CLI Tool

CLI Tool

Overview

The CLI tool is used to create and manage indexes. This is a multi-platform client, and you can start it by just typing ./pythia in its folder. This will show you a list of commands. You can type ./pythia followed by any of the commands plus -h to get more help about each specific command.

The only (all optional) customizations required by the tool are:

the connection string to your DB service. This is found in appsettings.json. You can edit this file, or override it using an environment variable in your host machine.
the Pythia components factory provider. The analysis process is based on a number of pluggable components selected by their unique tag ID, and variously configured with their options. All these parameters are found in an external profile ID file (a JSON file). To instantiate these components, Pythia uses a factory, which internally has access to all its dependencies and their tag ID mappings. Thus, when you are going to add your own components, you should also change the factory accordingly, creating a new Pythia factory provider.

Pythia Factory Provider

A Pythia factory provider is a class implementing interface IPythiaFactoryProvider, which gets a profile and a connection string, and returns a Pythia factory with its dependency injection properly configured for the set of components you will need.

To avoid rebuilding the CLI tool whenever you want to use a new provider, the tool instantiates its provider as a plugin. All the providers are stored in the tool’s plugins folder, each under its own subdirectory. Each of these subdirectories is named after the plugin’s DLL file name.

For instance, the plugin(s) library Pythia.Cli.Plugin.X.dll should be placed in a subfolder of this folder named Pythia.Cli.Plugin.X, together with all its required files. Inside this assembly, there will be a single plugin (=provider implementation), tagged (with TagAttribute) as factory-provider.X.

If you don’t specify any options, the tool will just use the default Pythia factory provider, which uses all the stock plugins.

If you want to use a different provider, just build your own library, place its binaries under the proper subfolder in the plugins directory, and add the -t (tag) parameter to the commands requiring it to tell the CLI to use the plugin with that tag.

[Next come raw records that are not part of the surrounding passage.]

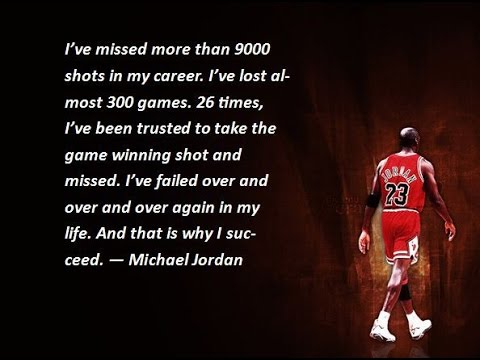 Basketball Motivational Quotes Adorable Inspirational Basketball Quotes  Youtube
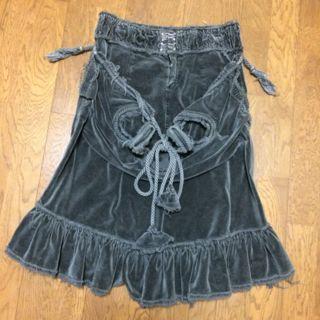ZUCCA スカート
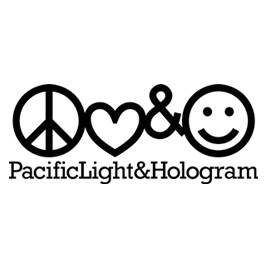 Pacific Light & Hologram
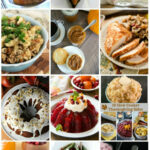 9 of the Best Recipes for Thanksgiving and Christmas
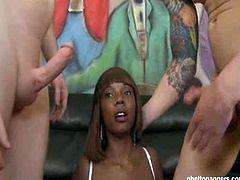 Ghetto Gaggers brings you a hell of a free porn video where you can see how the nasty ebony bitch Stacy Adams enjoys two white cocks til she cums very hard.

This allows reusing a unique code base (and thus its already compiled binaries) even when the indexing components are external to the CLI tool. The same instead does not happen for the API, because these are typically built to create a specific Docker image with all its dependencies packed inside. In this case, you just inject the required factory, and build the customized API. This is why the API project is essentially a thin skeleton with very few code; all its relevant components are found in libraries, which get imported into several API customizations.

Add Profiles Command

🎯 Add profile(s) from JSON files to the Pythia database with the specified name.

./pythia add-profiles INPUT_FILES_MASK [-d DB_NAME] [-i CSV_IDS] [-p]

INPUT_FILES_MASK: the input file(s) mask for the profile files to be added.
-d DB_NAME: the database name (default=pythia).
-i CSV_IDS: the optional IDs to assign to the profiles added. If not specified, each profile will get an ID equal to its source file name (without its extension and directory name). You can override this automatic ID assignment by specifying 1 or more IDs to replace the file-name derived IDs, in the same order in which files will be processed (the command will process files in alphabetical order). If you want to apply the default ID, just leave the ID blank, e.g. alpha,,gamma means that the first profile will get ID alpha; the second profile will get the automatic ID from its file name; and the third profile will get ID gamma.
-p: preflight run (diagnostic run, do not write to database).

Build SQL Command

🎯 Interactively build SQL code from queries. This command has no arguments, as it starts an interactive text-based session with the user, where each typed query produces the corresponding SQL code.

./pythia build-sql

Pythia uses ANTLR to convert its query DSL into SQL. To play with the grammar, you can use the ANTLR4 lab and get the grammar definition from 🌐 https://github.com/vedph/pythia/blob/master/Pythia.Core/Assets/pythia.g4.

Build Word Index Command

🎯 Build words index from tokens.

./pythia index-w [-d DB_NAME] [-c COUNTS] [-x ATTR] [-n ATTR] [-p POS] [--n-email EMAIL] [--n-span SPAN] [--n-limit LIMIT] [--n-start]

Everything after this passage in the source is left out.